[start PROVIDED RECORDS]

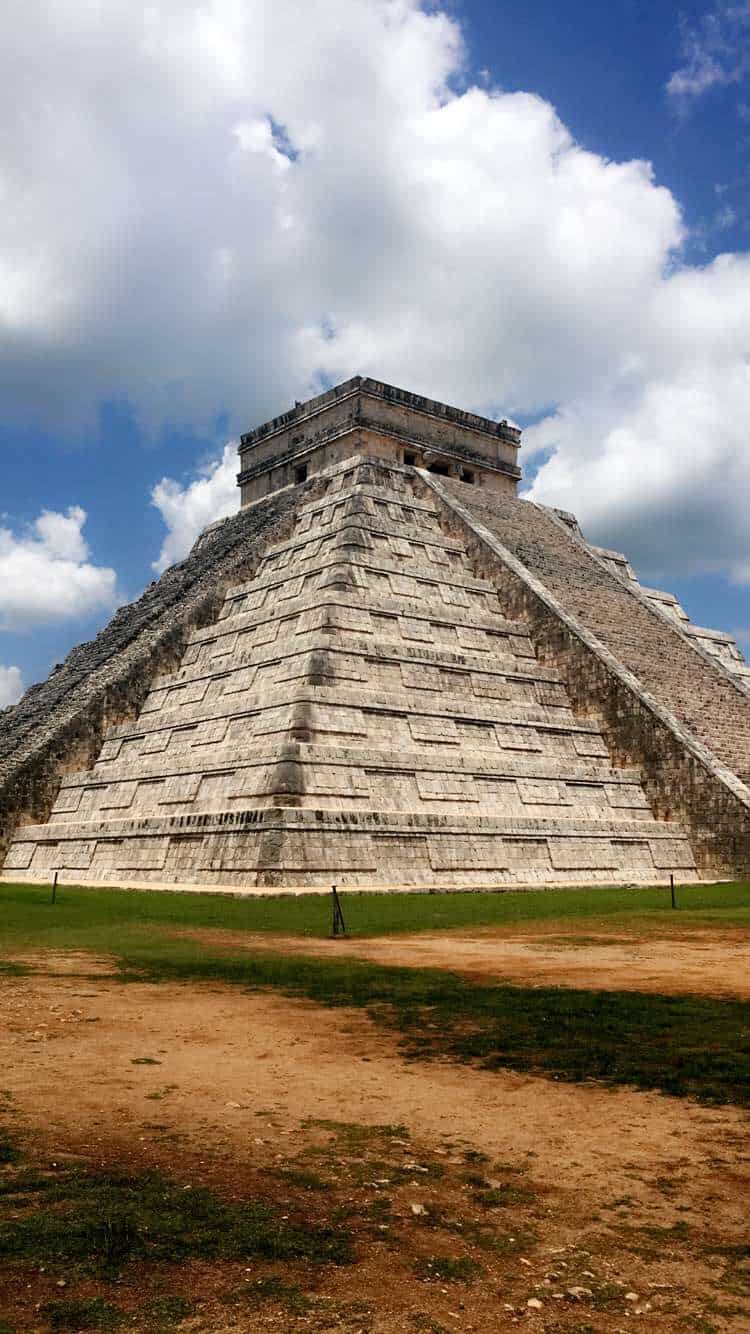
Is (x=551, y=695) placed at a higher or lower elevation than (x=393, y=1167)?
higher

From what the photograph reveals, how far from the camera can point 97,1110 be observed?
515 cm

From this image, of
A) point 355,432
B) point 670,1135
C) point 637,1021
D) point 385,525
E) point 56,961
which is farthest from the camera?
point 355,432

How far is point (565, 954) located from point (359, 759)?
8684mm

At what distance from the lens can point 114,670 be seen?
1081 inches

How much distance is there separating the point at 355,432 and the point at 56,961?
78.2 ft

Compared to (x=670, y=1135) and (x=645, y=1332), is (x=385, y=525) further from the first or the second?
(x=645, y=1332)

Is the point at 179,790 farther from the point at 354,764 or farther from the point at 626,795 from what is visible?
the point at 626,795

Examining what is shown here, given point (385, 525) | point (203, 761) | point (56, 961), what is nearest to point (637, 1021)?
point (56, 961)

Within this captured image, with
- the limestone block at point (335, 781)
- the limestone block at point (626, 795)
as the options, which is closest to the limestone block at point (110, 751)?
the limestone block at point (335, 781)

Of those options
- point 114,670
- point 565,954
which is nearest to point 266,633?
point 114,670

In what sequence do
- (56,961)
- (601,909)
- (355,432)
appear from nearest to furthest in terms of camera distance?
1. (56,961)
2. (601,909)
3. (355,432)

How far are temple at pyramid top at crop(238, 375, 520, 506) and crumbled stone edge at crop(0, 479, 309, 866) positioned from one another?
147 centimetres

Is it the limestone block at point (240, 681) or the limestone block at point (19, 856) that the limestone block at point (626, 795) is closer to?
the limestone block at point (240, 681)

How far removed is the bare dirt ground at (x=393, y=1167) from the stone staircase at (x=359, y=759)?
10.5 m
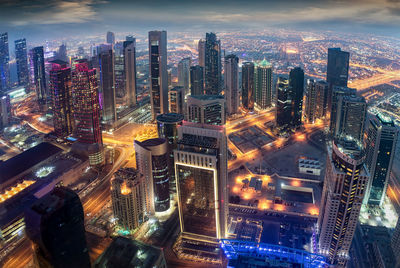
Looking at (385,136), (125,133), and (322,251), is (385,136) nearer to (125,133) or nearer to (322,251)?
(322,251)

[end PROVIDED RECORDS]

Change "camera" to "viewer" in the lines above, starting with the line that contains "From what the" and going on through the last line. Leave everything else unchanged, and leave out the pictures.

From what the photograph reveals, how far from the viewer can point 97,1110 be observed?
515 cm

From this image, of
A) point 355,432
B) point 670,1135
C) point 637,1021
D) point 385,525
E) point 56,961
which is farthest from the viewer?
point 355,432

How far is point (565, 954) located from point (359, 759)?
8684mm

At what distance from the lens can point 114,670 be seen?
1081 inches

How much distance is there separating the point at 355,432 and the point at 56,961?
78.2 ft

Compared to (x=670, y=1135) and (x=645, y=1332), is (x=385, y=525) further from the first or the second?
(x=645, y=1332)

Is the point at 179,790 farther from the point at 354,764 or farther from the point at 626,795 from what is visible?
the point at 626,795

Examining what is shown here, given point (385, 525) | point (203, 761) | point (56, 961), what is nearest to point (637, 1021)?
point (56, 961)

Within this captured image, with
- the limestone block at point (335, 781)
- the limestone block at point (626, 795)
as the options, which is closest to the limestone block at point (110, 751)?
the limestone block at point (335, 781)

Of those options
- point 114,670
- point 565,954
which is nearest to point 266,633?
point 114,670

In what sequence do
- (56,961)
- (601,909)
- (355,432)
appear from nearest to furthest in terms of viewer distance?
1. (56,961)
2. (601,909)
3. (355,432)

How far are temple at pyramid top at crop(238, 375, 520, 506) and crumbled stone edge at crop(0, 479, 309, 866) positioned from one another?
147 centimetres

Is it the limestone block at point (240, 681) or the limestone block at point (19, 856) that the limestone block at point (626, 795) is closer to?
the limestone block at point (240, 681)

How far removed is the bare dirt ground at (x=393, y=1167) from the stone staircase at (x=359, y=759)?
10.5 m
Looking at (385,136), (125,133), and (322,251), is (385,136) nearer to (125,133) or nearer to (322,251)?
(322,251)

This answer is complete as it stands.